- TEXT SEGMENT
:::

It’s stories like this that I find inspiring. It’s also stories like that of sweet Margaret, my mother’s best friend (and one of mine too), who lived in very good health til 98. Margaret never claimed a boyfriend for herself since she became a widow at age 56. But she didn’t want a man complicating her life!
“Some things are much worse than being lonely…” she’d muse rather ominously, and without alluding to exactly what she meant. Margaret filled her later years with volunteer work, friends, lunches out, church activities, and a once-a-year cruise trip around the Hawaiian islands.
But I think she had a major crush on the ship’s handsome Nordic captain. I’m pretty sure his presence is what kept her going back year after year. It can’t have been for the fresh pineapples!
Then there was my dear, beloved Aunt Fran, a beautiful platinum-haired woman (widowed in her mid 80’s). She was a talented artist and craftsperson who had a daily yoga routine and stylish clothing that kept her looking glamorous into her 90’s.
Aunt Fran was always up for a “dress up” outing…to the theater, fine dining and even with me on a fabulous garden tour of the South of France! The great love of her life (my uncle) was a VERY hard act to follow. But I’d say she was actively looking for a new playmate (as she stealthily scanned every public room with huntress-like precision).
Often she claimed she “might” be up for a casual fling “if” the right occasion came along and “if” the gent in question had nice manners and would regularly take her out for a fancy “wine dinner” (she loved that term). All this of course before any “whoopy” could take place. But I think few of the provincial gents she came across in her town could handle this much energy and style!
In her last years, Fran carried on a wonderful platonic friendship with Grafton, a same-aged guy (and the ultimate handyman) who showed up every (and I mean every single!) morning for her delicious coffee and home-made breakfasts.
He eagerly fixed things (even stuff that didn’t need fixing) and kept her car fueled and shined—that is, until his wife uprooted him and hauled him off to the other side of the country where he ultimately lost his will to live.
We surmised that Grafton declined so rapidly because he’d been happily handy-manning for a lot of senior ladies in the neighborhood. These solo ladies desperately needed his help and kept him busy all day long. He’d felt needed and appreciated!

:::

- SOURCE MATERIAL
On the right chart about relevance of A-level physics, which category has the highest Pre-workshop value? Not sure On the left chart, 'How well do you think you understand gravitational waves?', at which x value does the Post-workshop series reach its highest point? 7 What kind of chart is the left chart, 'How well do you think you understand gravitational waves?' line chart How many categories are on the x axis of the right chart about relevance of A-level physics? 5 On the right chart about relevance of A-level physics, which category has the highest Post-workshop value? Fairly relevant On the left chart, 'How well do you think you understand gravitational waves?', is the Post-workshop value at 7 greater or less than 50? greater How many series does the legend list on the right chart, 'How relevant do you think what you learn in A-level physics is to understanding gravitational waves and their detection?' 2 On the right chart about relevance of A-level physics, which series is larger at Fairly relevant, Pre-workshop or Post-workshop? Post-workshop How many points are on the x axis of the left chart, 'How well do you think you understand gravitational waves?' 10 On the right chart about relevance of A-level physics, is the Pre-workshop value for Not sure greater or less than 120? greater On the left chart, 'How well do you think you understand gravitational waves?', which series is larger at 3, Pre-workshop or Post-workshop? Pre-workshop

:::

- USING THE INFORMATION
• a. In the passage about Margaret and Aunt Fran:
(i) At what age did Margaret become a widow?
(ii) Where did Aunt Fran go on a garden tour with the narrator?
(iii) What did Grafton come to Fran's for every morning?
• b. Extend the passage about Margaret, Aunt Fran and Grafton, starting after its last sentence.

- ANSWERS BY TASK
• a.
(i) 56
(ii) The South of France
(iii) Her delicious coffee and home-made breakfasts

• b.
Fran and I were both flummoxed by Grafton’s departure out West—sad, sad. I had really liked that she had her daily dose of Grafton in her life! I do think that if she were still with us, Aunt Fran would take a great liking to senior online dating and the opportunities for meeting new, attractive (and appropriate) wine dinner partners.
I’ve watched in fascination as so many of the seniors in my life have reinvented themselves and restyled their lives after losses and challenges. They effectively avoided loneliness setting in for too long. They seized their days and found the romance in their experiences.
I also saw several recover from mental and physical health setbacks, to go on and lead richly-coupled or fabulously-single lives in their silver and golden years.
I began conceiving of MatureRomantic in earnest on a stay in the Wiltshire, UK countryside in 2022. I was staying near a darling village in the Cotswolds, called Castle Combe (a very picturesque and romantic village!). Within a few short days, I met two different couples in their mid-70’s, who were very friendly and struck up conversations with me in these two wonderful places: during tea time at The Manor House and Sunday lunch at The Castle Inn pub.
These couples had just met and were on one of their first few dates (not sure if they’d met online or off; I was too polite to ask but dying to know!). They were giddy with the blush of companionship and flirtation…and I thought, “The Universe is trying to tell me something here.” Hmmmmm….
And this is my wish for all of the Mature Romantics who visit this website: to experience the romance of life in all its myriad forms. ❤︎Vive romance!